## ABOUT THIS EXERCISE
Nothing but the data, repeated exactly, belongs in the answer.

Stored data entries
BEGIN

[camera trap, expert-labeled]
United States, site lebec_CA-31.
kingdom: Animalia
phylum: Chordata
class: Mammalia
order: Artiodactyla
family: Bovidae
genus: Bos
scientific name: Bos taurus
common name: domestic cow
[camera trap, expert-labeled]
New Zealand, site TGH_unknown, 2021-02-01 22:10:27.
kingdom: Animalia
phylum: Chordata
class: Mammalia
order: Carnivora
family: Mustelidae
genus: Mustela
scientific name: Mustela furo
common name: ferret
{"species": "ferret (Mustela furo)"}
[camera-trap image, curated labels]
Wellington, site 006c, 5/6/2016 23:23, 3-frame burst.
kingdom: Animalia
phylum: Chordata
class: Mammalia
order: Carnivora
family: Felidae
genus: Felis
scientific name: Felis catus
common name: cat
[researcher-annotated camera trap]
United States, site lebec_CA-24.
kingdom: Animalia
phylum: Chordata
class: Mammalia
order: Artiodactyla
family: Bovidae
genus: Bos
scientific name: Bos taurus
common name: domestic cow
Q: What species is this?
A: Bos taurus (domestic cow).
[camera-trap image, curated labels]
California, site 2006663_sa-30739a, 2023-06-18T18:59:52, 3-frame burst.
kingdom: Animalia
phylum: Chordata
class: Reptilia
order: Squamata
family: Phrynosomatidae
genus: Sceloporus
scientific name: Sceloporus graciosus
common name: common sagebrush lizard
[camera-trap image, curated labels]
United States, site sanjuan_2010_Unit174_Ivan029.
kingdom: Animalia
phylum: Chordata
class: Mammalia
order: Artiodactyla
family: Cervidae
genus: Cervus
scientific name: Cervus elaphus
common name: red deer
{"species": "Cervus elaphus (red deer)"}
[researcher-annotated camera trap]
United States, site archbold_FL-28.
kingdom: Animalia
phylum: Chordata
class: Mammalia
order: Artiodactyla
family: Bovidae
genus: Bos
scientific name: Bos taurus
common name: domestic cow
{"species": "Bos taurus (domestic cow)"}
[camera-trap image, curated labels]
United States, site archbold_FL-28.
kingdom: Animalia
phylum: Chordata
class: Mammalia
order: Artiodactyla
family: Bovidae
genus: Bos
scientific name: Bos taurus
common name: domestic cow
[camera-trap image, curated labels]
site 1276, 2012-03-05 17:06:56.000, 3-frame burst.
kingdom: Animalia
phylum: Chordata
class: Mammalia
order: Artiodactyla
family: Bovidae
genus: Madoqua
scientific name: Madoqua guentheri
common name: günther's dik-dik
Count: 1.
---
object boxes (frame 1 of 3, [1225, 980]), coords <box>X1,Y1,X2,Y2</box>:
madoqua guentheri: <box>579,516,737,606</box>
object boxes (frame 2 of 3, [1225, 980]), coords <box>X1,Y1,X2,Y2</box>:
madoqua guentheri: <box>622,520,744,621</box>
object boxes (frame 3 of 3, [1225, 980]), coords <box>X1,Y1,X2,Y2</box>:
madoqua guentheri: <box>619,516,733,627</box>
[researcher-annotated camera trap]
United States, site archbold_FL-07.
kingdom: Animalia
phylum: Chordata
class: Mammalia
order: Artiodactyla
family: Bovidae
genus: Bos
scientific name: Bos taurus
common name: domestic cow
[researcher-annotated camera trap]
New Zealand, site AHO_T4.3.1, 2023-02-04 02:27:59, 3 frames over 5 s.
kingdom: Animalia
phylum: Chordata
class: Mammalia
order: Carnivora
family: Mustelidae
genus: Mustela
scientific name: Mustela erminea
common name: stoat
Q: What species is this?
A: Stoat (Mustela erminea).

END

## EXERCISE OUTPUT
[camera trap, expert-labeled]
United States, site lebec_CA-31.
kingdom: Animalia
phylum: Chordata
class: Mammalia
order: Artiodactyla
family: Bovidae
genus: Bos
scientific name: Bos taurus
common name: domestic cow
[camera trap, expert-labeled]
New Zealand, site TGH_unknown, 2021-02-01 22:10:27.
kingdom: Animalia
phylum: Chordata
class: Mammalia
order: Carnivora
family: Mustelidae
genus: Mustela
scientific name: Mustela furo
common name: ferret
{"species": "ferret (Mustela furo)"}
[camera-trap image, curated labels]
Wellington, site 006c, 5/6/2016 23:23, 3-frame burst.
kingdom: Animalia
phylum: Chordata
class: Mammalia
order: Carnivora
family: Felidae
genus: Felis
scientific name: Felis catus
common name: cat
[researcher-annotated camera trap]
United States, site lebec_CA-24.
kingdom: Animalia
phylum: Chordata
class: Mammalia
order: Artiodactyla
family: Bovidae
genus: Bos
scientific name: Bos taurus
common name: domestic cow
Q: What species is this?
A: Bos taurus (domestic cow).
[camera-trap image, curated labels]
California, site 2006663_sa-30739a, 2023-06-18T18:59:52, 3-frame burst.
kingdom: Animalia
phylum: Chordata
class: Reptilia
order: Squamata
family: Phrynosomatidae
genus: Sceloporus
scientific name: Sceloporus graciosus
common name: common sagebrush lizard
[camera-trap image, curated labels]
United States, site sanjuan_2010_Unit174_Ivan029.
kingdom: Animalia
phylum: Chordata
class: Mammalia
order: Artiodactyla
family: Cervidae
genus: Cervus
scientific name: Cervus elaphus
common name: red deer
{"species": "Cervus elaphus (red deer)"}
[researcher-annotated camera trap]
United States, site archbold_FL-28.
kingdom: Animalia
phylum: Chordata
class: Mammalia
order: Artiodactyla
family: Bovidae
genus: Bos
scientific name: Bos taurus
common name: domestic cow
{"species": "Bos taurus (domestic cow)"}
[camera-trap image, curated labels]
United States, site archbold_FL-28.
kingdom: Animalia
phylum: Chordata
class: Mammalia
order: Artiodactyla
family: Bovidae
genus: Bos
scientific name: Bos taurus
common name: domestic cow
[camera-trap image, curated labels]
site 1276, 2012-03-05 17:06:56.000, 3-frame burst.
kingdom: Animalia
phylum: Chordata
class: Mammalia
order: Artiodactyla
family: Bovidae
genus: Madoqua
scientific name: Madoqua guentheri
common name: günther's dik-dik
Count: 1.
---
object boxes (frame 1 of 3, [1225, 980]), coords <box>X1,Y1,X2,Y2</box>:
madoqua guentheri: <box>579,516,737,606</box>
object boxes (frame 2 of 3, [1225, 980]), coords <box>X1,Y1,X2,Y2</box>:
madoqua guentheri: <box>622,520,744,621</box>
object boxes (frame 3 of 3, [1225, 980]), coords <box>X1,Y1,X2,Y2</box>:
madoqua guentheri: <box>619,516,733,627</box>
[researcher-annotated camera trap]
United States, site archbold_FL-07.
kingdom: Animalia
phylum: Chordata
class: Mammalia
order: Artiodactyla
family: Bovidae
genus: Bos
scientific name: Bos taurus
common name: domestic cow
[researcher-annotated camera trap]
New Zealand, site AHO_T4.3.1, 2023-02-04 02:27:59, 3 frames over 5 s.
kingdom: Animalia
phylum: Chordata
class: Mammalia
order: Carnivora
family: Mustelidae
genus: Mustela
scientific name: Mustela erminea
common name: stoat
Q: What species is this?
A: Stoat (Mustela erminea).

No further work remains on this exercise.